ZADANIA DO WYKONANIA:
a: Przepisz wiernie fragment artykułu o wyroku dla Williama Balfoura, między „W Illinois –” a „11 maja br.”, włącznie z tymi słowami.
b: Który sędzia ogłosił wyrok w artykule o skazaniu Williama Balfoura?
c: Dokończ kolejną część artykułu o skazaniu Williama Balfoura, zaczynając po ostatnim zdaniu.

PODANY TEKST:
★ ★ ★ ★
Przejdź do głównych treściPrzejdź do wyszukiwarkiPrzejdź do głównego menu
Reklama
Reklama KD Market

Trzy dożywotnie wyroki...

Chicago (Inf. wł.) – William Balfour, były szwagier Jennifer Hudson, wokalistki i laureatki Oscara, został wczoraj (24 lipca) skazany na trzy dożywotnie wyroki więzienia plus 120 lat pozbawienia wolności za potrójne morderstwo w 2008 roku, w związku z zastrzeleniem matki, brata i siostrzeńca gwiazdy.


 


W Illinois – jak wiadomo – nie obowiązuje kara śmierci.


 


Zanim sędzia Sądu Okręgowego Powiatu Cook Charles Burns ogłosił sentencję wyroku, oddalił wniosek obrońców Balfoura, domagających się nowej rozprawy. Wniosek uzasadniony był tym, że Balfour rzekomo nie miał sprawiedliwej rozprawy, ponieważ sędziowie przysięgli nie mogli wydać obiektywnego wyroku z uwagi na sławę i rozgłos Jennifer Hudson. Wyrok zapadł 11 maja br.
★ ★ ★ ★
FRAGMENTY DANYCH:
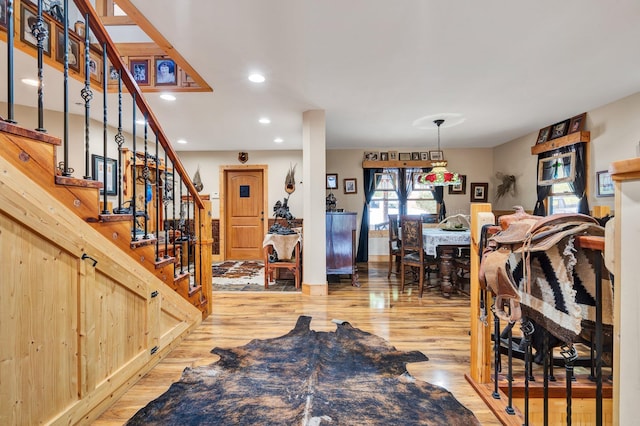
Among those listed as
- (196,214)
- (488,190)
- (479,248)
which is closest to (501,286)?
(479,248)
★ ★ ★ ★
ODPOWIEDZI DO ZADAŃ:
a:
W Illinois – jak wiadomo – nie obowiązuje kara śmierci.


 


Zanim sędzia Sądu Okręgowego Powiatu Cook Charles Burns ogłosił sentencję wyroku, oddalił wniosek obrońców Balfoura, domagających się nowej rozprawy. Wniosek uzasadniony był tym, że Balfour rzekomo nie miał sprawiedliwej rozprawy, ponieważ sędziowie przysięgli nie mogli wydać obiektywnego wyroku z uwagi na sławę i rozgłos Jennifer Hudson. Wyrok zapadł 11 maja br.

b: Charles Burns, sędzia Sądu Okręgowego Powiatu Cook.

c:
Jennifer Hudson była obecna w sądzie podczas odczytania sentencji wyroku w sprawie zamordowania jej matki, brata i siostrzeńca.


 


Przypomnijmy, że sędziowie przysięgli stwierdzili, że sława artystki nie miała żadnego wpływu na ich decyzję i uznali 31-letniego Balfoura winnym.


 


Ciała zastrzelonych, 29-letniego Jasona Hudson, brata artystki, oraz jej matki, 57-letniej Darnell Donerson, zostały znalezione w domu rodziny w Englewood, w ubogiej i niebezpiecznej dzielnicy murzyńskiej na południu miasta. W tym samym domu wychowała się przyszła gwiazda, która od dzieciństwa uczyła się śpiewu w lokalnym kościele.


 


Ciało siostrzeńca artystki, 7-letniego Juliana Kinga, znaleziono w samochodzie, pozostawionym w znacznej odległości od domu.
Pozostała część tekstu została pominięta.